● Extracto de referencia
Portada de 'El rey escualo'

Francesc Miró

Cuentan las gentes de la isla de Maui (Hawái) que hubo una época en la que los hombres se transformaban en tiburones. La leyenda de Kamohoalii, el rey escualo que reinaba en los mares de la Polinesia, ha anidado en la mente colectiva de muchas generaciones de isleños. Relatos y aventuras de un dios metamorfo que también fue un niño normal, con ganas de jugar y divertirse.

Se dice que una tarde de hace siglos, una joven llamada Kalei se asomó demasiado a un acantilado. Ella era una de las pocas osaba acercarse a la costa cuando había temporal, pero iba allí para recoger Opihi, un molusco marino de delicioso sabor. Valiente por naturaleza, se adentró en una gruta que la llevó hasta una piscina natural en la que el marisco abundaba, pero una ola la tiró y la arrastró a las profundidades del océano. Allí habitaba Kamohoalii, un dios que quedó prendado de la joven y no pudo menos que salvarla.

Desde entonces la visitó todas las noches en su forma humana y ambos vivieron un romance que aún hoy recuerdan los adolescentes enamorados de Maui a Moloka'i. Un amor del que nacería un niño: Nanaue, el protagonista de El rey escualo.

A R. Kikuo Johnson, ilustrador y autor del cómic, le contaron la historia de niño. Esta leyenda y muchas otras que hoy forman parte de su obra: pasó su infancia explorando la costa rocosa frente la casa de su abuela durante la marea baja y buceando con su hermano mayor. Caminó y jugó en el valle del río Waipio en el que Kalei y Kamohoalii se conocieron. Joven promesa, dio en el clavo recurriendo a sus orígenes en su primera novela gráfica, Pescador nocturno (La Cúpula, 2005), con la que se hizo con un premio Russ Manning y un Harvey.

● Tareas por realizar
(1) Copie del extracto el pasaje que comienza en "Se dice que" y termina en "El rey escualo.".
(2) Según el extracto, ¿qué galardones obtuvo R. Kikuo Johnson con Pescador nocturno?

● Material proporcionado
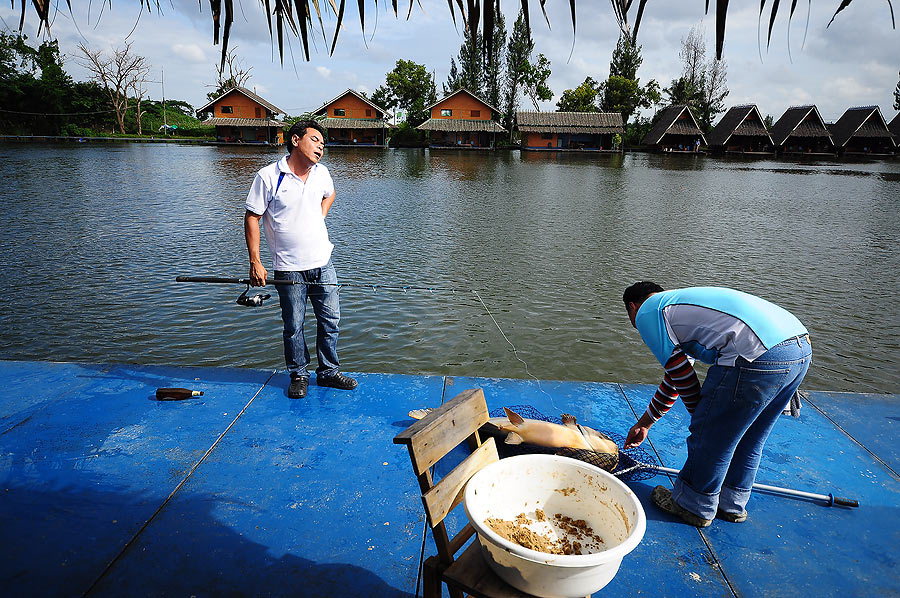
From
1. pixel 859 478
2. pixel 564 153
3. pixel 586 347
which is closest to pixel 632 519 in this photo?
pixel 859 478

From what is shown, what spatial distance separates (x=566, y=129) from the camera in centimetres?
5509

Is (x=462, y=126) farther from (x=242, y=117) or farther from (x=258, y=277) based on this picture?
(x=258, y=277)

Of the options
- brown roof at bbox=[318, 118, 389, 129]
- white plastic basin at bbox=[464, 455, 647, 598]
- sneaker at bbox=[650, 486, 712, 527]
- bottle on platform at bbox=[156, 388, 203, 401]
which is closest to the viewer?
white plastic basin at bbox=[464, 455, 647, 598]

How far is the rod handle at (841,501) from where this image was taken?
320cm

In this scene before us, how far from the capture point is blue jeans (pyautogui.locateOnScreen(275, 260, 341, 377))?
4371mm

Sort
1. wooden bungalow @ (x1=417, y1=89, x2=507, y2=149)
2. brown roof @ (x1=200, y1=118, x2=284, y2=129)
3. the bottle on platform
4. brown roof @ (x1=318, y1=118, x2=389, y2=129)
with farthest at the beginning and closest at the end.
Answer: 1. brown roof @ (x1=318, y1=118, x2=389, y2=129)
2. wooden bungalow @ (x1=417, y1=89, x2=507, y2=149)
3. brown roof @ (x1=200, y1=118, x2=284, y2=129)
4. the bottle on platform

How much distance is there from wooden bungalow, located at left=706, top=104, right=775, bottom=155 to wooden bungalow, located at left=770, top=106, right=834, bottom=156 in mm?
1530

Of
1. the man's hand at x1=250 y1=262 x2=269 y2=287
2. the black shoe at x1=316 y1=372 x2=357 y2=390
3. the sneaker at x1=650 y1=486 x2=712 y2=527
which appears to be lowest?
Answer: the sneaker at x1=650 y1=486 x2=712 y2=527

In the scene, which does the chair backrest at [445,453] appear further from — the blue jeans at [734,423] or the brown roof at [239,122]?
the brown roof at [239,122]

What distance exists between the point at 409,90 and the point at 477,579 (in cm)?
6408

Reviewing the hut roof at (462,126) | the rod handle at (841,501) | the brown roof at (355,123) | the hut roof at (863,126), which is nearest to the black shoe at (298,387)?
the rod handle at (841,501)

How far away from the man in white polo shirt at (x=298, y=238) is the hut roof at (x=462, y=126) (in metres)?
51.7

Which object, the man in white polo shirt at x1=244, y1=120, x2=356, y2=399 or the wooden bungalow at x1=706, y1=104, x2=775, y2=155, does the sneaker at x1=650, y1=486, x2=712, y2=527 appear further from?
the wooden bungalow at x1=706, y1=104, x2=775, y2=155

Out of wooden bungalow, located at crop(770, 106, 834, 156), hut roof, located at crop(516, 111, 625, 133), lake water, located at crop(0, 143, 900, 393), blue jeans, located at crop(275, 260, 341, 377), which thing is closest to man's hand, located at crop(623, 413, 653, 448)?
blue jeans, located at crop(275, 260, 341, 377)
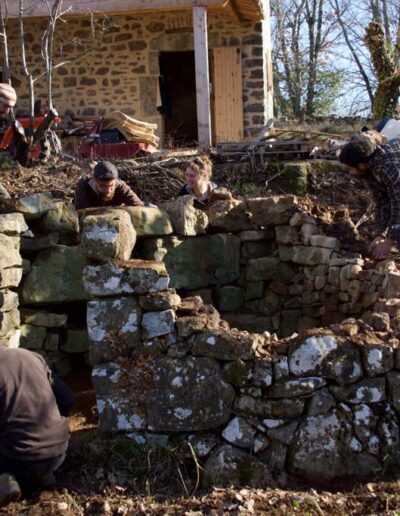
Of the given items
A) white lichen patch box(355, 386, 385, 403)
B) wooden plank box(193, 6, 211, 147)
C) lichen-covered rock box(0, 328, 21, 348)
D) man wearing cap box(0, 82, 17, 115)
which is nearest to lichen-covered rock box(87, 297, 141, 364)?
lichen-covered rock box(0, 328, 21, 348)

● Resultados por tarea
(1)
Se dice que una tarde de hace siglos, una joven llamada Kalei se asomó demasiado a un acantilado. Ella era una de las pocas osaba acercarse a la costa cuando había temporal, pero iba allí para recoger Opihi, un molusco marino de delicioso sabor. Valiente por naturaleza, se adentró en una gruta que la llevó hasta una piscina natural en la que el marisco abundaba, pero una ola la tiró y la arrastró a las profundidades del océano. Allí habitaba Kamohoalii, un dios que quedó prendado de la joven y no pudo menos que salvarla.

Desde entonces la visitó todas las noches en su forma humana y ambos vivieron un romance que aún hoy recuerdan los adolescentes enamorados de Maui a Moloka'i. Un amor del que nacería un niño: Nanaue, el protagonista de El rey escualo.

(2) Un premio Russ Manning y un Harvey.